§ **Task brief**
The answer must consist of every line in the records that contains the word "site".

§ **Records supplied**
########################################

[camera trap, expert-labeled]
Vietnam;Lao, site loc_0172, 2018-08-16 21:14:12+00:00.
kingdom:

########################################

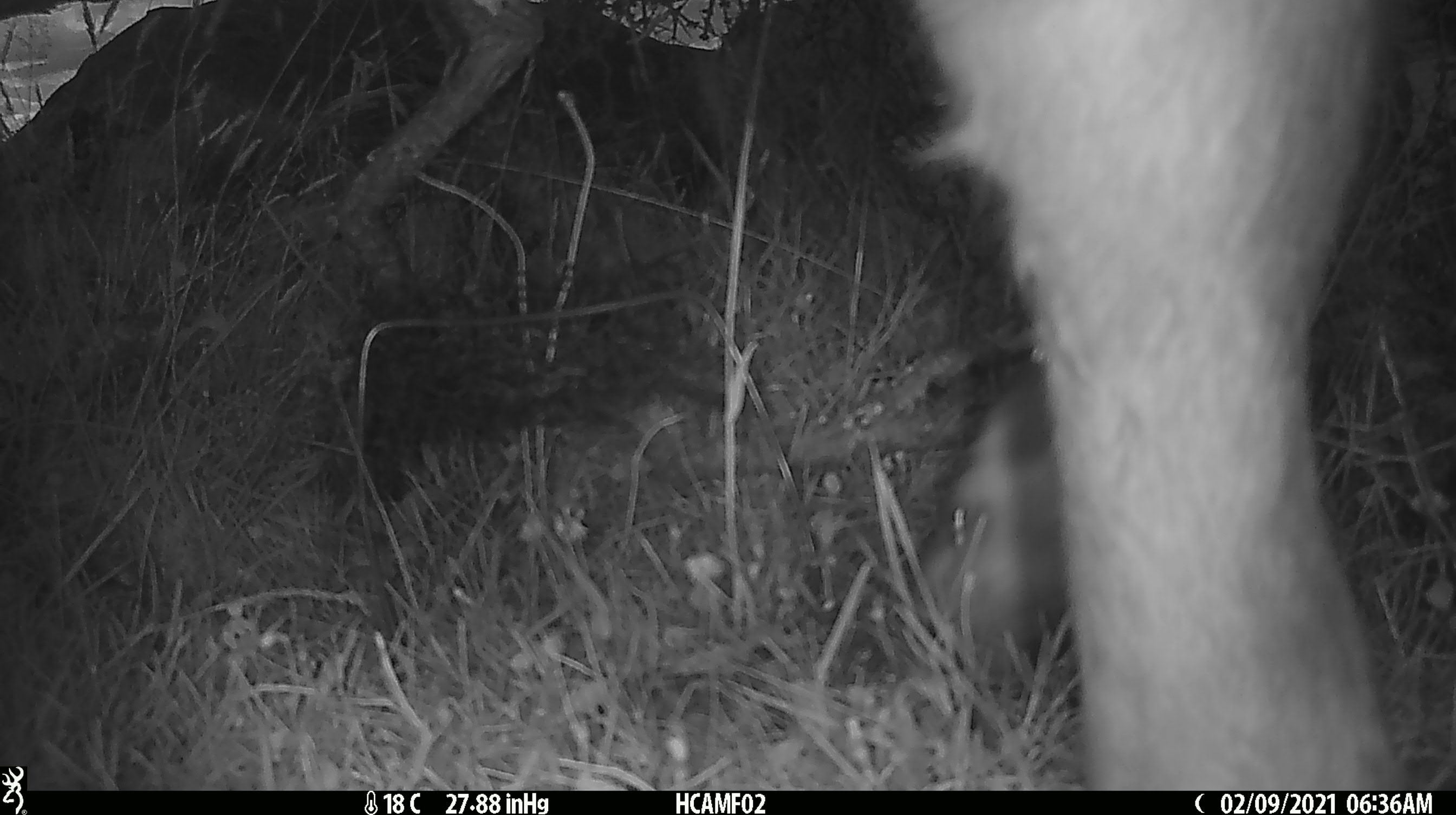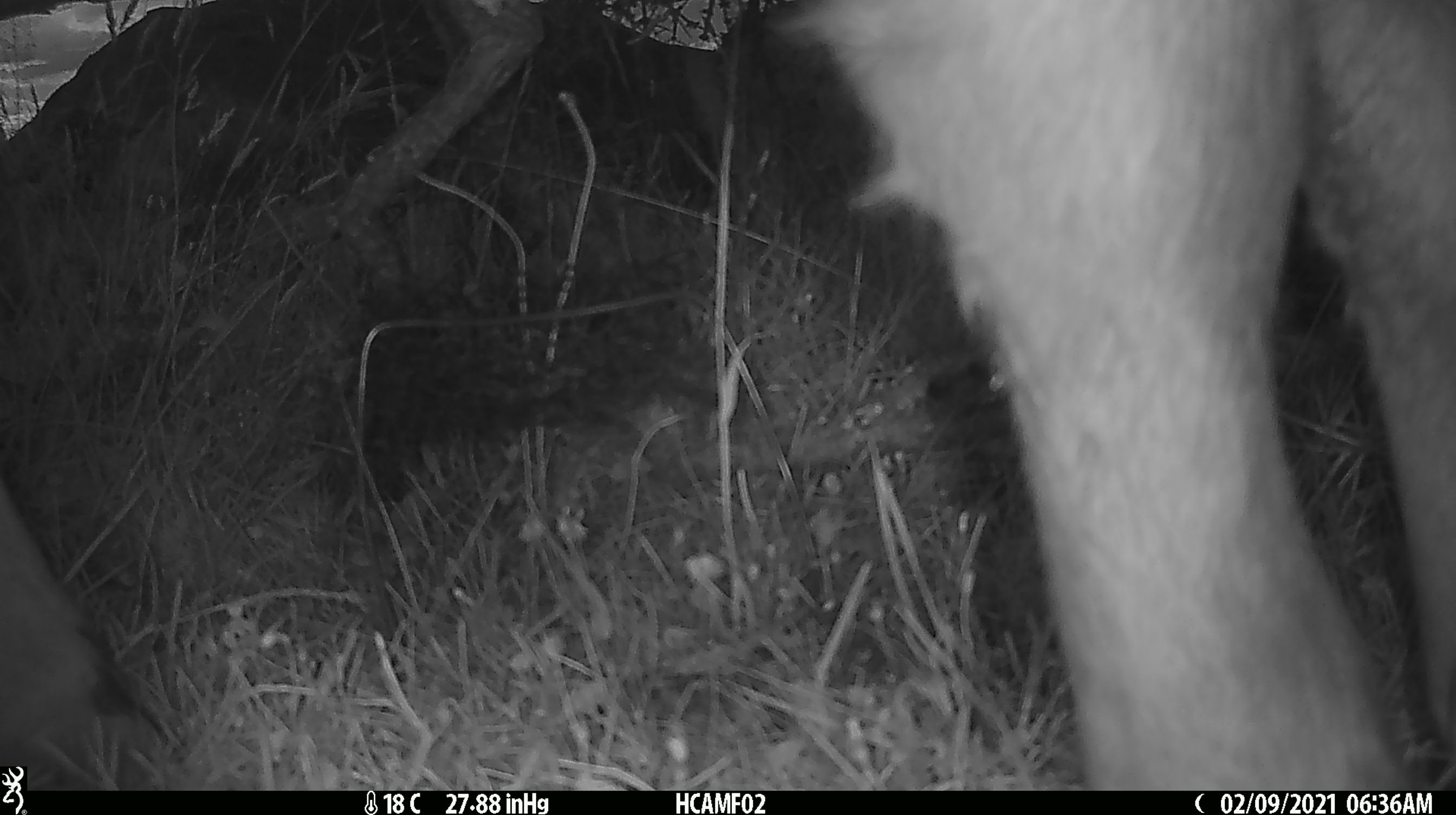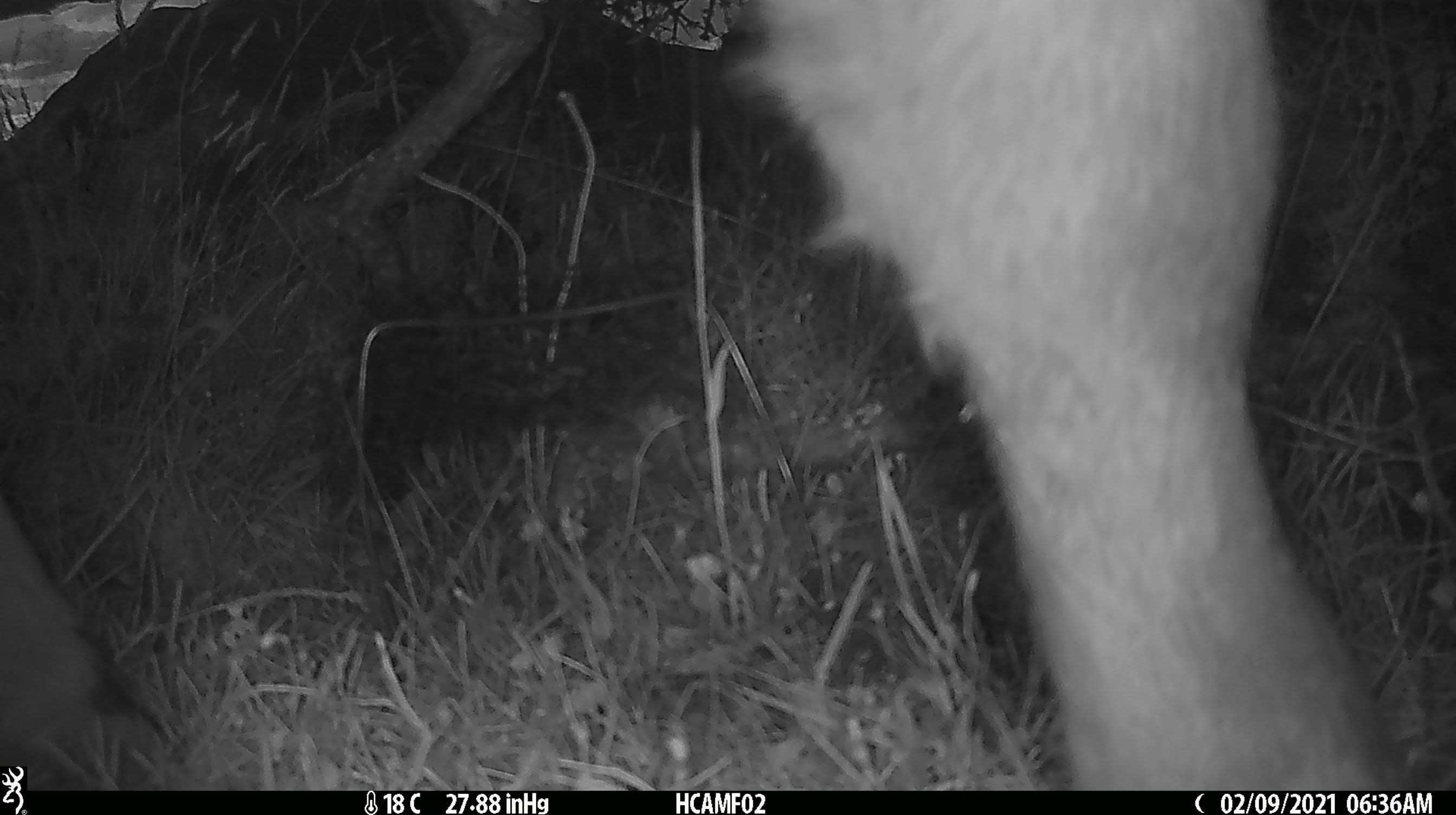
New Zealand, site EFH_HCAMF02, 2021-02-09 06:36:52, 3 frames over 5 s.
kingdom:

########################################

§ **Answer to this problem**
Vietnam;Lao, site loc_0172, 2018-08-16 21:14:12+00:00.
New Zealand, site EFH_HCAMF02, 2021-02-09 06:36:52, 3 frames over 5 s.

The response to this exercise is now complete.